Using Rails? You don't need to do anything special. If you're using Rack, you need to tell us how to boot your app. In your perf.rake file add a task:

task :rack_load do
  DERAILED_APP = # your code here
end

Set the constant DERAILED_APP to your Rack app. See schneems/derailed_benchmarks#1 for more info.

Config

Here are the common environment variables.

PATH_TO_HIT

By default tasks will hit your homepage /. If you want to hit a different url use PATH_TO_HIT for example if you wanted to go to users/new you can execute:

PATH_TO_HIT=/users/new

USE_SERVER

All tests are run without a webserver by default, if you want to use a webserver set USE_SERVER to a Rack::Server compliant server, such as webrick.

USE_SERVER=webrick

TEST_COUNT

If the test contains an interation (most of them do), control how many times the test will loop before exiting with TEST_COUNT. To run 1 time you can execute

TEST_COUNT=1

Note some tasks have different defaults.

Task Specific notes

perf:mem

This task uses memory_profiler to see where memory is allocated while it is running. By default it will iterate once

perf:ips

Determines the number of times your app can serve a web request each second (iterations per second). Higher number is better. Note this will be much larger if you do not use a server.

perf:ram_over_time

Your app will use memory differently over time, this task records RSS memory usage every 5 seconds and outputs the value to STDOUT and to a file in tmp/. You can use this to build graphs (https://drive.google.com).

perf:require_bench

Shows the amount of memory (RAM) each library takes up when it is required.
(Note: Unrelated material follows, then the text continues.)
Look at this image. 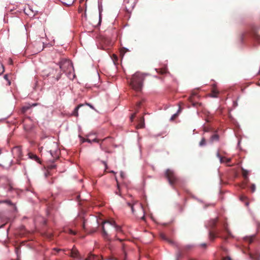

action_controller/railtie: 1.06 mb
  action_controller: 0.72 mb
    action_controller/metal/live: 0.38 mb
      action_dispatch/http/response: 0.17 mb
        rack/request: 0.05 mb

License

MIT

Acknowledgements

Most of the commands are wrappers around other libraries, go check them out. Also thanks to @tenderlove as I cribbed some of the Rails init code in $ rake perf:setup from one of his projects.